Recombinant adenoviral vectors (AdV) were among the first vectors for gene therapy purposes, and they have become an important vehicle for vaccines and human gene therapies. Many cell lines used for production of AdV generate certain levels of RCAs, but the presence of RCAs in AdV preparations intended for use in humans is considered to be a potential risk — especially for immuno-compromised patients. The CAP cell line has been specifically designed for RCA-free production of AdV.
CEVEC’s CAP cell line is based on an engineered human suspension cell line of non-tumor origin, derived from human amniocytes. CAP cells can be grown in all formats and all sizes of bioreactors, providing a robust, fully scalable production platform for the manufacturing of viral vectors. The deal will allow CARISMA to use the technology across their portfolio of chimeric antigen receptor macrophages (CAR-M) immunotherapies in cancer indications. No further details of the agreement have been disclosed.
“This collaboration with CEVEC is a key proof point to CARISMA’s commitment to tapping the potential of CAR-Ms as a therapeutic pathway.

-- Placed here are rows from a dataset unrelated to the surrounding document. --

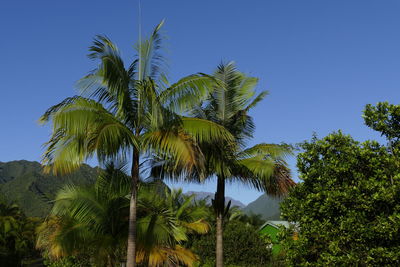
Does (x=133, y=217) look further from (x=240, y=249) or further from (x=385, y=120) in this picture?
(x=240, y=249)

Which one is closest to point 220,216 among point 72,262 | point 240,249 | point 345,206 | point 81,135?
point 345,206

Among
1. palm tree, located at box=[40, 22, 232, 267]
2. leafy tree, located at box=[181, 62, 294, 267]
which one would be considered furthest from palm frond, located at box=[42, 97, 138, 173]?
leafy tree, located at box=[181, 62, 294, 267]

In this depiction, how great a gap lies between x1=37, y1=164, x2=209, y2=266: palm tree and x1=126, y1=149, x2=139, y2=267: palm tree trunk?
1293 millimetres

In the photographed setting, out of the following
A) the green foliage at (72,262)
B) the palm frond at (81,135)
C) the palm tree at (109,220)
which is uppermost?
the palm frond at (81,135)

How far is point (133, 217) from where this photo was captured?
10008 mm

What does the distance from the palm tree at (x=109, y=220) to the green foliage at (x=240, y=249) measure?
1410 cm

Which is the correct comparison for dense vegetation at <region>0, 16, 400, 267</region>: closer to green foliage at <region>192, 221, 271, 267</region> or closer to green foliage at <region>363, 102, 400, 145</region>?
green foliage at <region>363, 102, 400, 145</region>

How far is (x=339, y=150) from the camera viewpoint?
12.2 meters

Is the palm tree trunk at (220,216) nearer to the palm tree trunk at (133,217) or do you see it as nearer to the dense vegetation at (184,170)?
the dense vegetation at (184,170)

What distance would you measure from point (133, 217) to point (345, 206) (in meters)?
5.32

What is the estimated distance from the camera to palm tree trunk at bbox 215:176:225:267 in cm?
1382

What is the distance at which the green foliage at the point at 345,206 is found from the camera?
10.6 m

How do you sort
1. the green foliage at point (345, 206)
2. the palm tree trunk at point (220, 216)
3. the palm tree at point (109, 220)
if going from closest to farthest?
the green foliage at point (345, 206)
the palm tree at point (109, 220)
the palm tree trunk at point (220, 216)

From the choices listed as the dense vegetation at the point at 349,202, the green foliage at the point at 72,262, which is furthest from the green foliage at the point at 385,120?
the green foliage at the point at 72,262
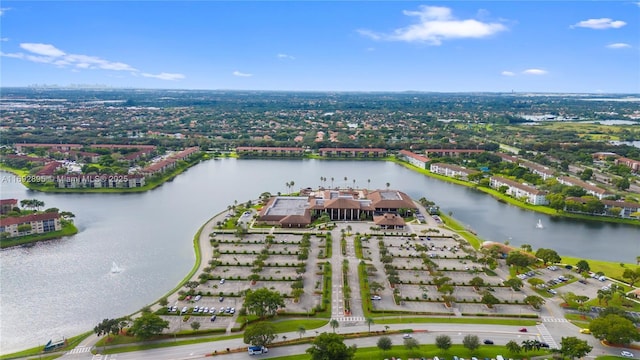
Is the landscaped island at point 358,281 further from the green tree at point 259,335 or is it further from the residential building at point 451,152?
the residential building at point 451,152

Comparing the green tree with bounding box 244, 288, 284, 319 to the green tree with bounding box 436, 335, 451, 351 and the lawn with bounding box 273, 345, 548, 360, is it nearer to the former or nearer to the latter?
the lawn with bounding box 273, 345, 548, 360

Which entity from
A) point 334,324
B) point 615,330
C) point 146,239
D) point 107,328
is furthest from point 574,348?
point 146,239

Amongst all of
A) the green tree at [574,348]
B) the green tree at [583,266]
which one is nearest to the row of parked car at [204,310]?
the green tree at [574,348]

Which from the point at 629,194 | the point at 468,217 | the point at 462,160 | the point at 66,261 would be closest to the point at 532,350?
the point at 468,217

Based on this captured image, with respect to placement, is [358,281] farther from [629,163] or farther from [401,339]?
[629,163]

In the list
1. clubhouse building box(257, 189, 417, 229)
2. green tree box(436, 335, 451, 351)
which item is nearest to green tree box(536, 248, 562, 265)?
clubhouse building box(257, 189, 417, 229)

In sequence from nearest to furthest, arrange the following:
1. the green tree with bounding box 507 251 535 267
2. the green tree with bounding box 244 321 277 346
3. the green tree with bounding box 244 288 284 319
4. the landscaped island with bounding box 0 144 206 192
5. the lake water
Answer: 1. the green tree with bounding box 244 321 277 346
2. the green tree with bounding box 244 288 284 319
3. the lake water
4. the green tree with bounding box 507 251 535 267
5. the landscaped island with bounding box 0 144 206 192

We are eager to work with companies that match our dedication to patients and the field of immunotherapy. We look forward to applying CEVEC’s CAP technology to the continued development of our CAR-M platform,” added Steven Kelly, president and CEO of CARISMA Therapeutics.
CEVEC also noted in January that the company had signed a license agreement with Biogen Inc. for the use of CEVEC’s proprietary ELEVECTA technology for the manufacturing of adeno-associated virus (AAV) vectors for gene therapy applications.

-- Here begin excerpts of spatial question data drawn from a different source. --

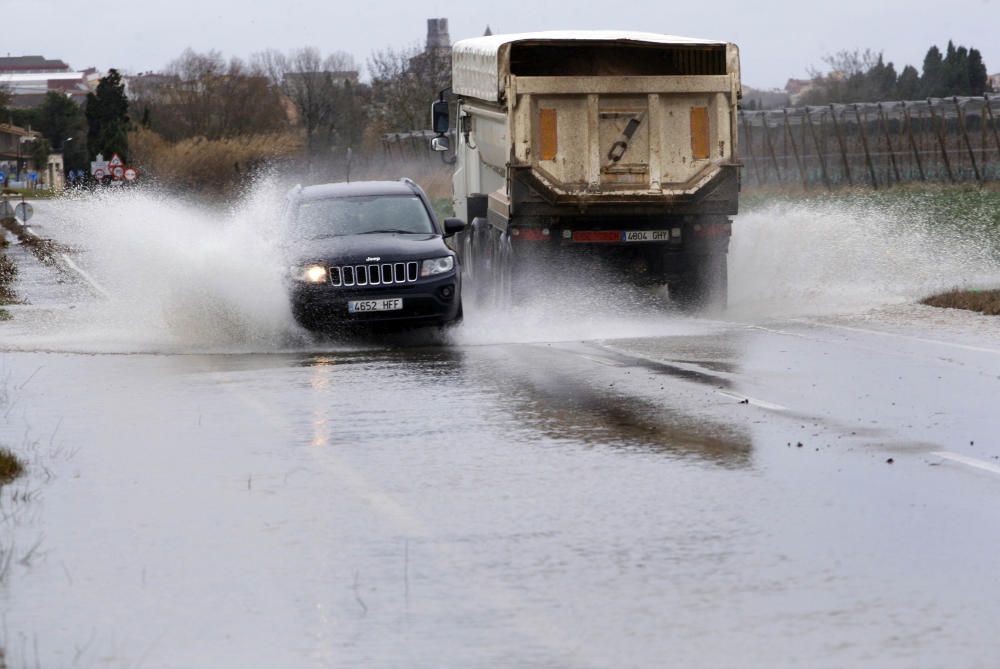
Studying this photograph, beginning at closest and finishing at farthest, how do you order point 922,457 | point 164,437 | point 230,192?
point 922,457 → point 164,437 → point 230,192

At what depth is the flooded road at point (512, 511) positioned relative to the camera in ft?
21.1

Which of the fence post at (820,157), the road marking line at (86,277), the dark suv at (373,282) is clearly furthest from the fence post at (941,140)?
the dark suv at (373,282)

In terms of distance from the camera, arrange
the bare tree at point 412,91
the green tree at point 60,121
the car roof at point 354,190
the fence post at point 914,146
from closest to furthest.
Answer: the car roof at point 354,190 < the fence post at point 914,146 < the bare tree at point 412,91 < the green tree at point 60,121

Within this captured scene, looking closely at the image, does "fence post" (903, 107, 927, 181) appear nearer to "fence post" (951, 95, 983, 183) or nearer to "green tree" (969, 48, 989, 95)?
"fence post" (951, 95, 983, 183)

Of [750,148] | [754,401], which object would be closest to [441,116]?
[754,401]

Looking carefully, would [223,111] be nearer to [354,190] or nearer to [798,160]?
[798,160]

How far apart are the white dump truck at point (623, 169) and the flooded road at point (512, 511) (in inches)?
186

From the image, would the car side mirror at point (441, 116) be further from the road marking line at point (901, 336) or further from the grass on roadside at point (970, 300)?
the road marking line at point (901, 336)

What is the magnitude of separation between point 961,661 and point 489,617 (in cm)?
168

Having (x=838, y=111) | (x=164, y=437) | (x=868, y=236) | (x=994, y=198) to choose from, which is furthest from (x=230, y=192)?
(x=164, y=437)

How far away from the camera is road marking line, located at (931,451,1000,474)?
31.7 feet

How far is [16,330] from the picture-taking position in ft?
73.7

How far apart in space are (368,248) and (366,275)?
0.43 meters

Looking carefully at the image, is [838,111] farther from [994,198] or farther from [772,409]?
[772,409]
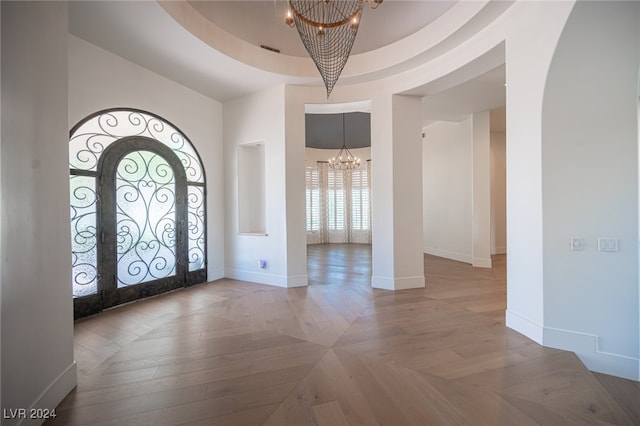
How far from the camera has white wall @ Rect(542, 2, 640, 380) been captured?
2266 mm

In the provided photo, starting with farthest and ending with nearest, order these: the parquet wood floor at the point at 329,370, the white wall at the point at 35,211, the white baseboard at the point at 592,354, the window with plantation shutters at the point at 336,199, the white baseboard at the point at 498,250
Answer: the window with plantation shutters at the point at 336,199, the white baseboard at the point at 498,250, the white baseboard at the point at 592,354, the parquet wood floor at the point at 329,370, the white wall at the point at 35,211

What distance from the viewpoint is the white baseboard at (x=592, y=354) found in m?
2.25

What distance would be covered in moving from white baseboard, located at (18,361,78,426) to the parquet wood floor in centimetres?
7

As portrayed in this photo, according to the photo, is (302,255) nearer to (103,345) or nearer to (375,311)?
(375,311)

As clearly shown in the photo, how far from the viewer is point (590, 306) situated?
2.41 meters

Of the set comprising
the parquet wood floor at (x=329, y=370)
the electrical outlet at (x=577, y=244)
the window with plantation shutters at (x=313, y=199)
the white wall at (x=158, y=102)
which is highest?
the white wall at (x=158, y=102)

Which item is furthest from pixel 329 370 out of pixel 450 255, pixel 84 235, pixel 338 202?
pixel 338 202

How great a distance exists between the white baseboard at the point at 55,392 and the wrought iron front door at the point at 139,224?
1674 mm

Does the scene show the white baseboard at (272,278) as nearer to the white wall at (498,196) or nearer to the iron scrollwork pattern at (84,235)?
the iron scrollwork pattern at (84,235)

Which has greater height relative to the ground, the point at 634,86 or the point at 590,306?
the point at 634,86

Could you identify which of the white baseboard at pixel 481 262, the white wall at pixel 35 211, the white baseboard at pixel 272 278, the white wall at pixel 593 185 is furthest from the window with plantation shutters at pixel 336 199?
the white wall at pixel 35 211

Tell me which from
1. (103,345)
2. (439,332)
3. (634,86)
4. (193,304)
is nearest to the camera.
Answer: (634,86)

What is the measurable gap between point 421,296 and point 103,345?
3.84 metres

“The ELEVECTA Producer Cell Lines are custom-made for your specific AAV vector by stably incorporating the sequences of the serotype-specific capsid and the gene of interest into the genome of the cell,” CEVEC’s website states. “It is the perfect cell line for reliable AAV production in suspension bioreactors at all scales and formats.”
The agreement grants Biogen a non-exclusive license for the ELEVECTA technology, and gives Biogen the rights to use the technology across their portfolio of gene therapy products. Under the license, CEVEC is eligible for technology access and milestone fees — including clinical development and commercial milestones — as well as royalties on net sales of products.
“We are delighted to strengthen our collaboration with Biogen with this license agreement, enabling them to use the ELEVECTA technology as a platform and to efficiently manufacture AAV vectors for their growing gene therapy portfolio. Over the last several years we have seen a strong need across pharma and biotech companies to establish scalable and robust manufacturing technologies for AAV vectors,” explained Faust in a press release. “This agreement represents the next major step on our ELEVECTA journey. Biogen has been a great collaboration partner, and we look forward to continuing to support them with our innovative technologies.”